Exercise description
Render each line of the material below as an item in a numbered list. Leave out the blank lines and the pictures.

Stored records
◆ ◆ ◆
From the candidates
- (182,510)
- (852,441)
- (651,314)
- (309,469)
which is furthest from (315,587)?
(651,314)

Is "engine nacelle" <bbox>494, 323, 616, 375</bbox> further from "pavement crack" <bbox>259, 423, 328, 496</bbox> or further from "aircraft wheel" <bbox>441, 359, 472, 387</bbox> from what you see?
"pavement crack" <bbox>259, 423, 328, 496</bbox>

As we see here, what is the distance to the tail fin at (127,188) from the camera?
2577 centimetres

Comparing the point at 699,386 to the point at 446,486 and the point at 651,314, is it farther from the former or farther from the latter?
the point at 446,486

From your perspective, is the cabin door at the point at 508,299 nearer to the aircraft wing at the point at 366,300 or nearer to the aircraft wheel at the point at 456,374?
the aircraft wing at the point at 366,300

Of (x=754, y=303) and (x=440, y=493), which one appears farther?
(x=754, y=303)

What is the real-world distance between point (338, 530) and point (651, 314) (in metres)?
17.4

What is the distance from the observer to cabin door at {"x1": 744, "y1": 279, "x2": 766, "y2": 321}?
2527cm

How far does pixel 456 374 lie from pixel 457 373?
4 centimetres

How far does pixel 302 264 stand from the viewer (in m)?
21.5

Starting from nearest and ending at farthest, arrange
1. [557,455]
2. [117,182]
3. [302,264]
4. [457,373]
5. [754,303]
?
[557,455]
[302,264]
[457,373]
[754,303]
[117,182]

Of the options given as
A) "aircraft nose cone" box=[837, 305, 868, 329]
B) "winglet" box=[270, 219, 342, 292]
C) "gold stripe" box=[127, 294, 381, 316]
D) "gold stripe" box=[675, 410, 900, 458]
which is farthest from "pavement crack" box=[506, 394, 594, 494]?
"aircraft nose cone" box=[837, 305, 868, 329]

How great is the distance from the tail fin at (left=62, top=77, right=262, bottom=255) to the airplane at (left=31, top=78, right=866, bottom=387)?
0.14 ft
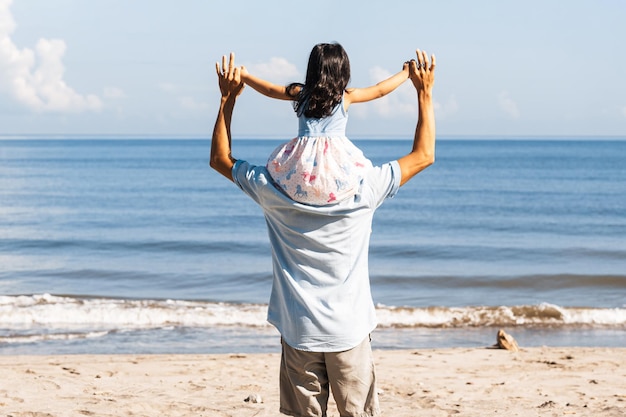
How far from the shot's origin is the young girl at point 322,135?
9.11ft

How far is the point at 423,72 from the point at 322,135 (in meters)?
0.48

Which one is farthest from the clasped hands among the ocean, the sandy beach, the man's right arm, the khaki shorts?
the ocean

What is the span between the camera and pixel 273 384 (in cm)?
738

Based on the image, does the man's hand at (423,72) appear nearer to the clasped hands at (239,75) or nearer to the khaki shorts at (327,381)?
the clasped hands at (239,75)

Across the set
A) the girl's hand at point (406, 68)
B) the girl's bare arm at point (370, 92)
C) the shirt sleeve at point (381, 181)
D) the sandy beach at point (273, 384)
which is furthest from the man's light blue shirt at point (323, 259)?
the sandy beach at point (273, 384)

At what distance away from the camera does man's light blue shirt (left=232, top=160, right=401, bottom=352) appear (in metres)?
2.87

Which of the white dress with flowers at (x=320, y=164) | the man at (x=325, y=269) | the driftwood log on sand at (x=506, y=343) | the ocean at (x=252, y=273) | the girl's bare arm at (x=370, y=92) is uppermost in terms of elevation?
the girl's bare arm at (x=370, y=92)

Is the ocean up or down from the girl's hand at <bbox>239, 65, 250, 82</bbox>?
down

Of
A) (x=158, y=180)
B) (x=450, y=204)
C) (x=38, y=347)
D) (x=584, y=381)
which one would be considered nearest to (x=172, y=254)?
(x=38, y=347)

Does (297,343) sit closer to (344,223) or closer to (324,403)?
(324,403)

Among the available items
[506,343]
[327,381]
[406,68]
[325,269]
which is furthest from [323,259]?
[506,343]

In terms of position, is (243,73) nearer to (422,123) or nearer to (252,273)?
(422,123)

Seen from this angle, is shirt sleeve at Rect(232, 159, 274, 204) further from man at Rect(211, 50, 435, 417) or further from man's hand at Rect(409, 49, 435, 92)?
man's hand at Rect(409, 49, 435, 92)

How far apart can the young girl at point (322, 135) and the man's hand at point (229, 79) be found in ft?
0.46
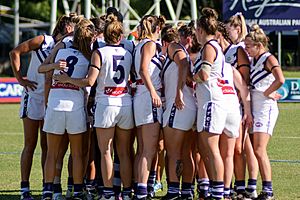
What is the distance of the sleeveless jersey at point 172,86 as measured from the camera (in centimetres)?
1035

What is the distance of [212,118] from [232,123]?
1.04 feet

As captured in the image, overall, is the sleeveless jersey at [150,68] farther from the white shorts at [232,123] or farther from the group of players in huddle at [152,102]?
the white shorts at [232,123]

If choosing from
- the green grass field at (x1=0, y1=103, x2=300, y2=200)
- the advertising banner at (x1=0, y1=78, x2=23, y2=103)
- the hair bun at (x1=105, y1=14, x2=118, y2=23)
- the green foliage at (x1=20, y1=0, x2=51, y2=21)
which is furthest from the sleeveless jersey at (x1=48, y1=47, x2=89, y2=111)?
◆ ◆ ◆
Answer to the exercise
1. From the candidates
2. - (182,510)
3. - (852,441)
4. - (651,314)
5. - (309,469)
6. which is furthest from (315,587)?
7. (651,314)
8. Is "engine nacelle" <bbox>494, 323, 616, 375</bbox> further from "pavement crack" <bbox>259, 423, 328, 496</bbox> or further from "aircraft wheel" <bbox>441, 359, 472, 387</bbox> from what you see?
9. "pavement crack" <bbox>259, 423, 328, 496</bbox>
10. As we see here, what is the distance to the tail fin at (127,188) from the camera?
11. 2577 centimetres
12. Comparing the point at 699,386 to the point at 446,486 and the point at 651,314, is it farther from the former or farther from the latter?
13. the point at 446,486
14. From your perspective, is the cabin door at the point at 508,299 nearer to the aircraft wing at the point at 366,300 or nearer to the aircraft wheel at the point at 456,374?
15. the aircraft wing at the point at 366,300
16. Of (x=754, y=303) and (x=440, y=493), which one appears farther?
17. (x=754, y=303)
18. What is the real-world distance between point (338, 530) and point (651, 314) (in metres)?
19. 17.4
20. What is the distance from the observer to cabin door at {"x1": 744, "y1": 279, "x2": 766, "y2": 321}?
21. 2527cm
22. How far does pixel 456 374 lie from pixel 457 373?
23. 4 centimetres
24. How far does pixel 302 264 stand from the viewer (in m)?
25. 21.5
26. Starting from nearest and ending at farthest, arrange
27. 1. [557,455]
28. 2. [117,182]
29. 3. [302,264]
30. 4. [457,373]
31. 5. [754,303]
32. ?
33. [557,455]
34. [302,264]
35. [457,373]
36. [754,303]
37. [117,182]
38. Of the options given as
39. A) "aircraft nose cone" box=[837, 305, 868, 329]
40. B) "winglet" box=[270, 219, 342, 292]
41. C) "gold stripe" box=[127, 294, 381, 316]
42. D) "gold stripe" box=[675, 410, 900, 458]
43. which is farthest from "pavement crack" box=[506, 394, 594, 494]?
44. "aircraft nose cone" box=[837, 305, 868, 329]
45. How great is the distance from the tail fin at (left=62, top=77, right=262, bottom=255) to the airplane at (left=31, top=78, right=866, bottom=387)?
46. 0.14 ft
47. How far from the shot's origin is the young girl at point 322,135?
48. 9.11ft
49. How far is the point at 423,72 from the point at 322,135 (in meters)?
50. 0.48
51. Which one is farthest from the clasped hands among the ocean, the sandy beach, the man's right arm, the khaki shorts?
52. the ocean
53. What is the span between the camera and pixel 273 384 (in cm)?
54. 738
55. Based on the image, does the man's hand at (423,72) appear nearer to the clasped hands at (239,75) or nearer to the khaki shorts at (327,381)?
56. the clasped hands at (239,75)
57. Across the set
58. A) the girl's hand at point (406, 68)
59. B) the girl's bare arm at point (370, 92)
60. C) the shirt sleeve at point (381, 181)
61. D) the sandy beach at point (273, 384)
62. which is furthest from the man's light blue shirt at point (323, 259)?
63. the sandy beach at point (273, 384)
64. At what distance away from the camera does man's light blue shirt (left=232, top=160, right=401, bottom=352) appear (in metres)?
65. 2.87
66. Which of the white dress with flowers at (x=320, y=164) | the man at (x=325, y=269) | the driftwood log on sand at (x=506, y=343) | the ocean at (x=252, y=273) | the girl's bare arm at (x=370, y=92) is uppermost in terms of elevation?
67. the girl's bare arm at (x=370, y=92)
68. Is the ocean up or down from the girl's hand at <bbox>239, 65, 250, 82</bbox>?
69. down
70. Of
71. A) (x=158, y=180)
72. B) (x=450, y=204)
73. C) (x=38, y=347)
74. D) (x=584, y=381)
75. which one would be considered nearest to (x=172, y=254)?
76. (x=38, y=347)
77. Does (297,343) sit closer to (344,223) or closer to (324,403)?
78. (324,403)
79. Among the available items
80. [506,343]
81. [327,381]
82. [406,68]
83. [325,269]
84. which is furthest from [323,259]?
85. [506,343]
86. In terms of position, is (243,73) nearer to (422,123) or nearer to (252,273)?
87. (422,123)
88. Seen from this angle, is shirt sleeve at Rect(232, 159, 274, 204) further from man at Rect(211, 50, 435, 417) or further from man's hand at Rect(409, 49, 435, 92)?
89. man's hand at Rect(409, 49, 435, 92)
90. How far apart can the young girl at point (322, 135) and the man's hand at point (229, 79) be found in ft?
91. 0.46
92. What is the distance of the sleeveless jersey at point 172,86 as measured from the camera (in centimetres)?
93. 1035
94. What is the distance of [212,118] from [232,123]?
95. 1.04 feet
96. As captured in the image, overall, is the sleeveless jersey at [150,68] farther from the white shorts at [232,123] or farther from the group of players in huddle at [152,102]?
97. the white shorts at [232,123]
98. If choosing from
99. - the green grass field at (x1=0, y1=103, x2=300, y2=200)
100. - the advertising banner at (x1=0, y1=78, x2=23, y2=103)
101. - the hair bun at (x1=105, y1=14, x2=118, y2=23)
102. - the green foliage at (x1=20, y1=0, x2=51, y2=21)
103. which is furthest from the sleeveless jersey at (x1=48, y1=47, x2=89, y2=111)?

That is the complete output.